Welcome to the Corvette Forums at the Corvette Action Center!

3rd time just as good as the first

VERY pretty car. A former coworker of mine had one just like it way back when.
Welcome back to the world of vettes, and welcome to the CAC.

-John
 
toms94 -
I'm located in Olathe, east central part of the state, not too far from Missouri border.
The vette I recently purchased has a few issues and I'm trying to address them, but not sure I'll be ready for a road trip by summer.
Thanks for the reminder.:w

I have 2 daughters that live in the KC area, I get up there quite often (this coming week as a matter of fact). Glad to have you along.
 
VERY pretty car. A former coworker of mine had one just like it way back when.
Welcome back to the world of vettes, and welcome to the CAC.

-John

Thanks John for the compliment.
I see in your bio that you deal with semi conductors. A long time ago I worked for Texas Instruments in Stafford, Texas, in what we called the 'bar prep' area, where we would laser the wafers with the chips on them, break the wafers into the individual chips, them mount them in carriers which we then sent to the QA inspection group. The wafer breaking process at that time was about the most crude part of the process - we used what looked like a dough rolling pin.
 
Thanks John for the compliment.
I see in your bio that you deal with semi conductors. A long time ago I worked for Texas Instruments in Stafford, Texas, in what we called the 'bar prep' area, where we would laser the wafers with the chips on them, break the wafers into the individual chips, them mount them in carriers which we then sent to the QA inspection group. The wafer breaking process at that time was about the most crude part of the process - we used what looked like a dough rolling pin.
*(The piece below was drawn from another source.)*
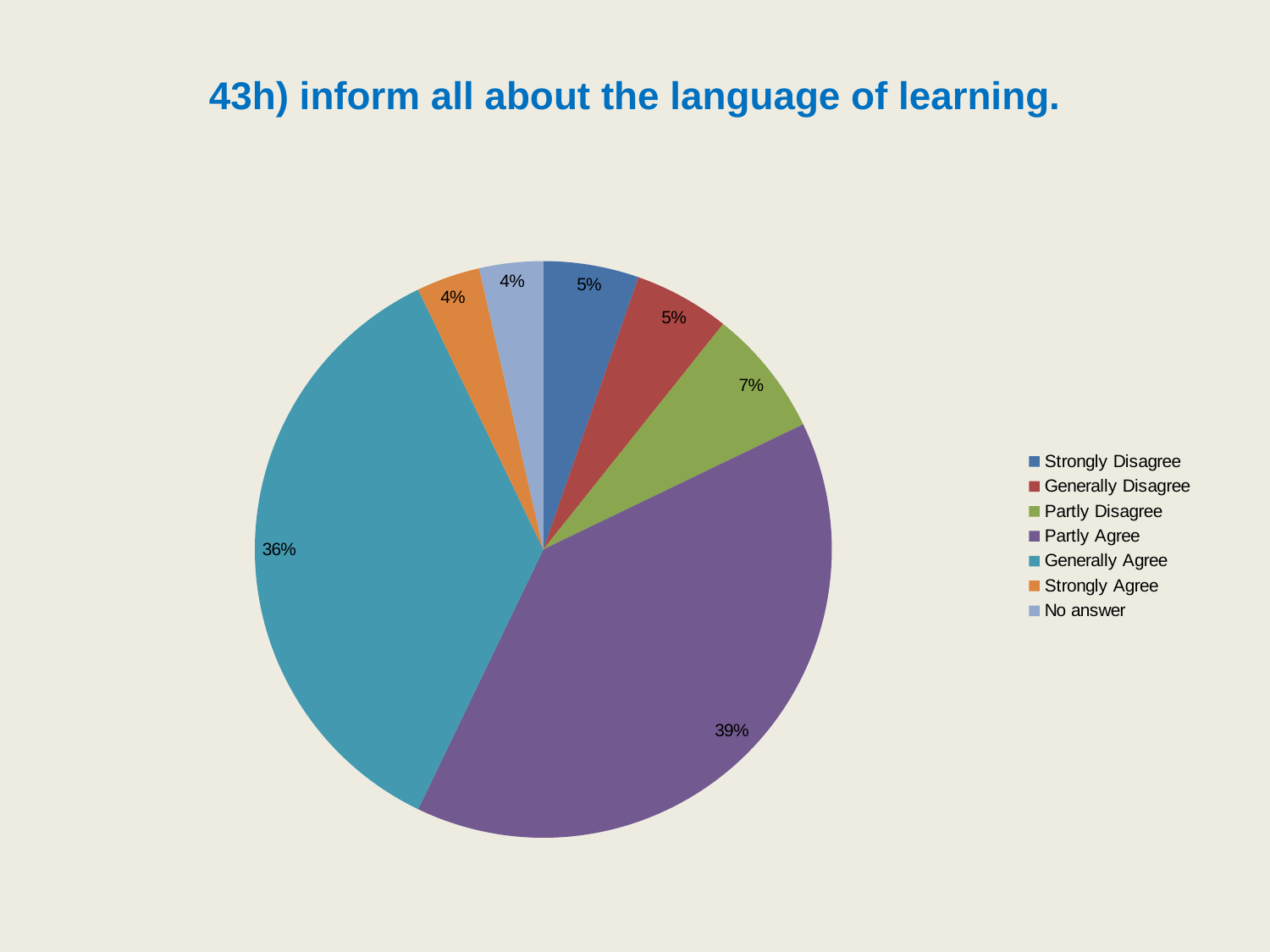
Which is larger, Partly Agree or Generally Agree? Partly Agree What share of the pie does Partly Agree take? 39% What is the value for Partly Disagree? 7% Which category has the largest slice of the pie? Partly Agree What is the title of the chart? 43h) inform all about the language of learning. Which legend entry is shown in orange? Strongly Agree What is the value for Generally Agree? 36% How many slices does the pie chart have? 7 What is the value for Strongly Disagree? 5% What is the difference between the Partly Agree and Generally Agree values? 3% What kind of chart is shown on the slide? pie chart What is the value for Strongly Agree? 4%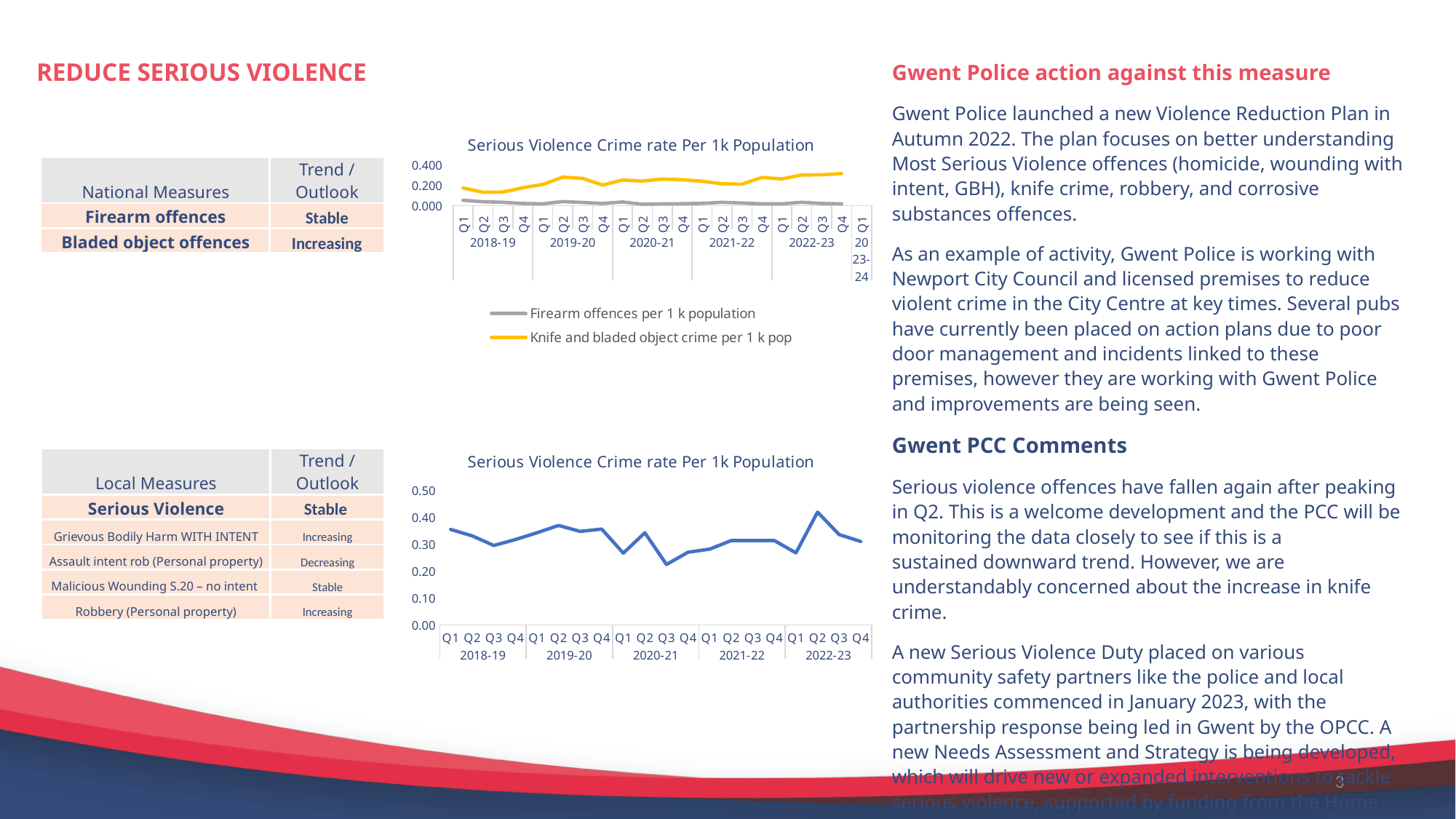
In the bottom chart, which quarter has the lowest value? Q3 2020-21 In the top chart, is the value for Firearm offences in Q1 2020-21 greater or less than 0.200? less How many series does the legend of the top chart list? 2 In the top chart, is the value for Knife and bladed object crime in Q4 2022-23 greater or less than 0.200? greater In the top chart, is the value for Knife and bladed object crime in Q2 2019-20 greater or less than 0.200? greater In the bottom chart, do the values rise or fall from Q2 2022-23 to Q4 2022-23? fall In the top chart, which series is plotted in yellow? Knife and bladed object crime per 1 k pop In the top chart, which series has the higher values throughout, firearm offences or knife and bladed object crime? Knife and bladed object crime per 1 k pop What kind of chart is the top chart on the slide? line chart In the bottom chart, which quarter has the highest value? Q2 2022-23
I guess I better change my bio, as I was laid off from one of the major high tech companies late last year. We used to "saw" the wafers, remove the die that were to be assembled, and put the rest into die packs for future builds - or put the entire wafer (after saw) on film frames.

We had fuses that were fabricated on each chip which enabled us to have wafer and die ID's. We'd have probe/sort data, as well as the data from each test during the final test process (T1, T2, QA). If a device was returned from the field, we had data for the entire history of that device in our databases. It helped when trying to find out why the part failed in the field.
 
Very nice-looking C4! Welcome to the CAC and maybe we'll see you in Colorado Springs in June...
 
Barbie - thanks for the welcome and compliment.
My experience so far at CAC, although I have not been a member very long, is that the folks here really are friendly and do in fact make you feel at 'home'.
Seems like the various forums all have IMO a 'personality' of their own, but CAC is the one that clicked with me and really stood out.